| You probably would be well advised to read up on the economics of consumer differentiation and price discrimination. All of today's ad-tech is set up and developed for that purpose. Whether overtly or covertly, it is the singular purpose, because the case is so clear cut: We are distributing the share of the pie between companies and consumers. It is therefore clear why people aware of basic economics consider agressive tracking and privacy violations hostile, because they ultimately are or will be. I am not worried about actually showing ads that are personalized in some way. But as others have pointed out, cookies are not for that. You can target based on the site's content and you are probably showing me a much more relevant ad anyway. I am worried that every offsite ressource and every ad is used to track me across hundreds or thousands of shady services that operate under zero regulation or control, the combination of which allows market actors to determine how much of my consumer surplus they can extract in every sense, and thus actively devaluing the internet for me, in excess of what happens in the real world! And the responses of the ad industry lobby groups pretty much prove to me what they think about choice and what they expect to get from consumers. At this stage, it is entirely rational and ethical to consider the entire ad industry as hostile.

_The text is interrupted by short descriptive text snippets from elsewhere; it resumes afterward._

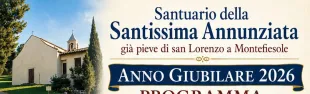 Il Giubileo straordinario a San Lorenzo a Montefiesole. Pontassieve 2-10 settembre 2026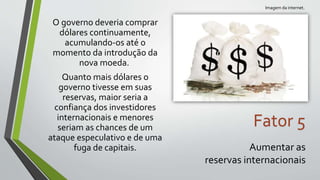 O governo deveria comprar
dólares continuamente,
acumulando-os até o
momento da introdução da
nova moeda.
Quanto mais dólares o
governo tivesse em suas
reservas, maior seria a
confiança dos investidores
internacionais e menores
seriam as chances de um
ataque especulativo e de uma
fuga de capitais.
Fator 5
Aumentar as
reservas internacionais
Imagem da internet.
 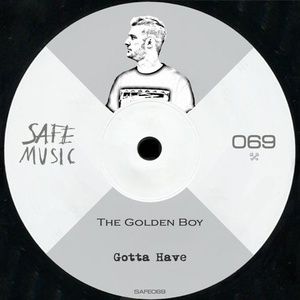The Golden Boy – Gotta Have [SAFE069]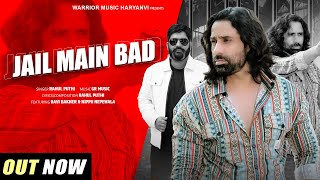 Jail Main Bad  Badmashi Song  Rahul Puthi  Ravi Bakner  Nippu Nepewala  New Haryanvi Song 2024 [upl. by Odnalref]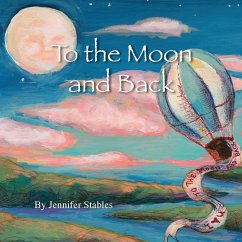 To the Moon and Back - Stables, Jennifer Dale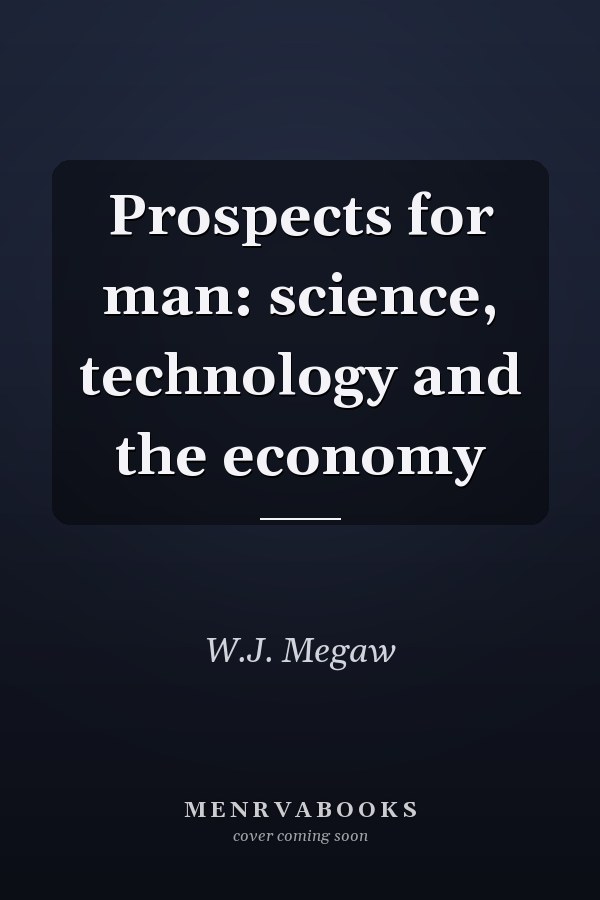Prospects for man: science, technology and the economy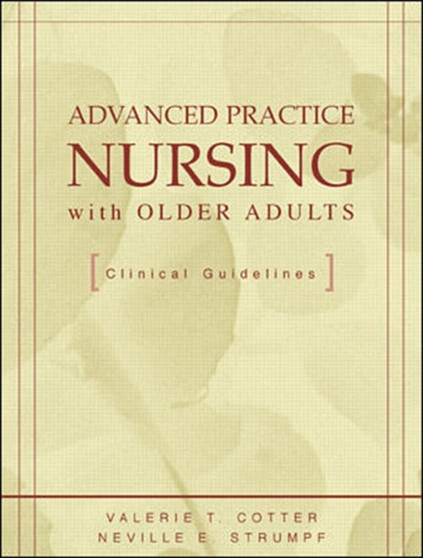Advanced Practice Nursing with Older Adults by Valerie Cotter - Paperback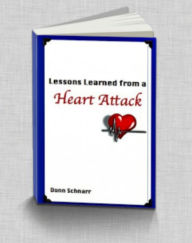 Title: Lessons Learned from a Heart Attack, Author: Donn Schnarr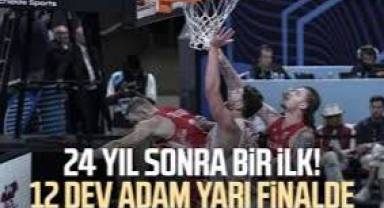 12 Dev Adam 24 yıl sonra Avrupa Şampiyonası'nda yarı finalde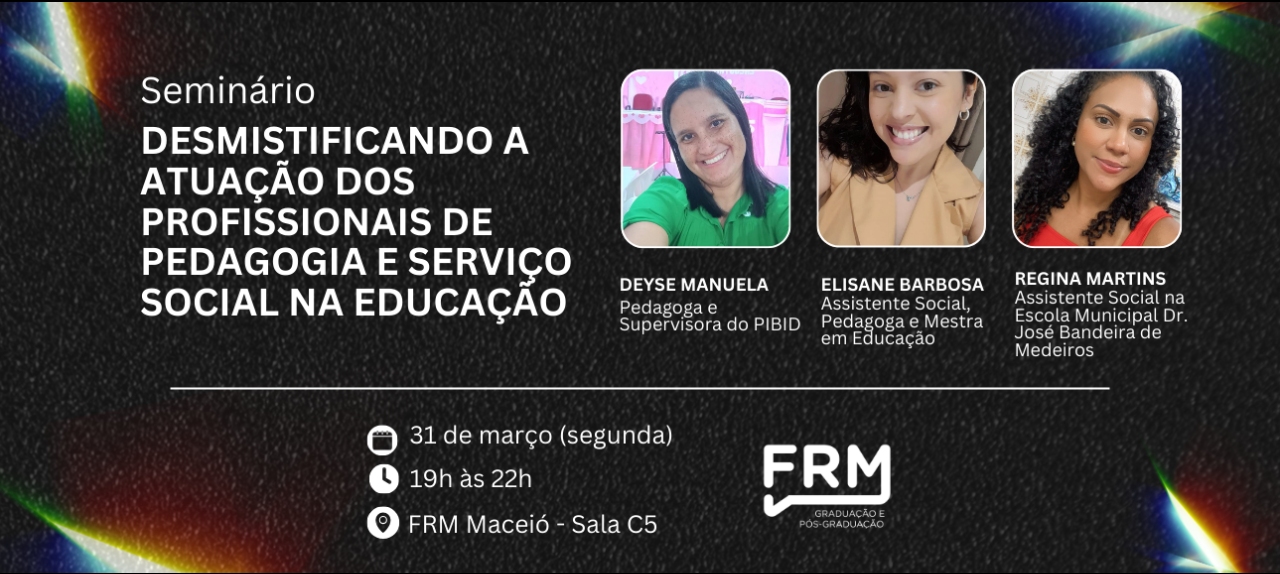 Seminário: “Desmistificando a atuação dos profissionais de Pedagogia e Serviço Social na Educação”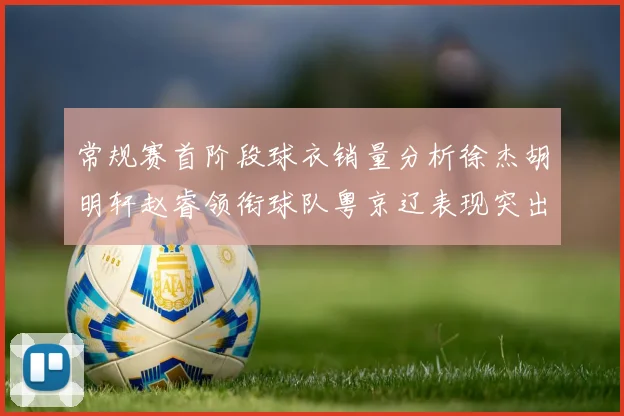 常规赛首阶段球衣销量分析徐杰胡明轩赵睿领衔球队粤京辽表现突出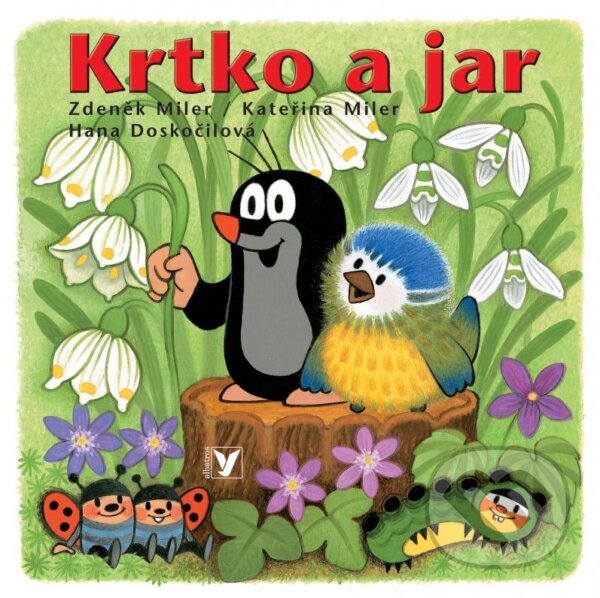 Kniha: Krtko a jar (Zdeněk Miler, Kateřina Miler a Hana Doskočilová). Albatros SK, 2015 Kniha: Krtko a jar (Zdeněk Miler, Kateřina Miler a Hana Doskočilová). Albatros SK, 2015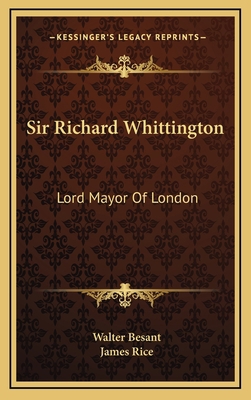 Sir Richard Whittington: Lord Mayor of London 1163398578 Book Cover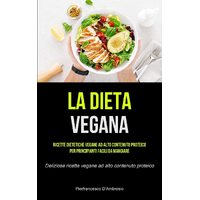 La Dieta Vegana: Ricette dietetiche vegane ad alto contenuto proteico per principianti facili da mangiare (Deliziose ricette vegane ad alto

As a group, with all side-effects, the notion of just "showing an interesting ad" simply does not exist anymore. At least for the collective industry. Any effort you took to track users, no matter how noble, will ultimately be hostile to me in the future. |
That's not entirely true though. Better ad targeting increases the "size of the pie" by increasing the chances that a consumer will find something that's useful to them.
>At this stage, it is entirely rational and ethical to consider the entire ad industry as hostile.
At that point, why not consider the entire software industry as hostile? They're the ones that enable this, so clearly they are also the devil. Life is not this black and white. Ads do serve a useful purpose, to which degree cookie based ads do that, I'm unsure, but it would be very difficult to start a business without any kind of advertisement.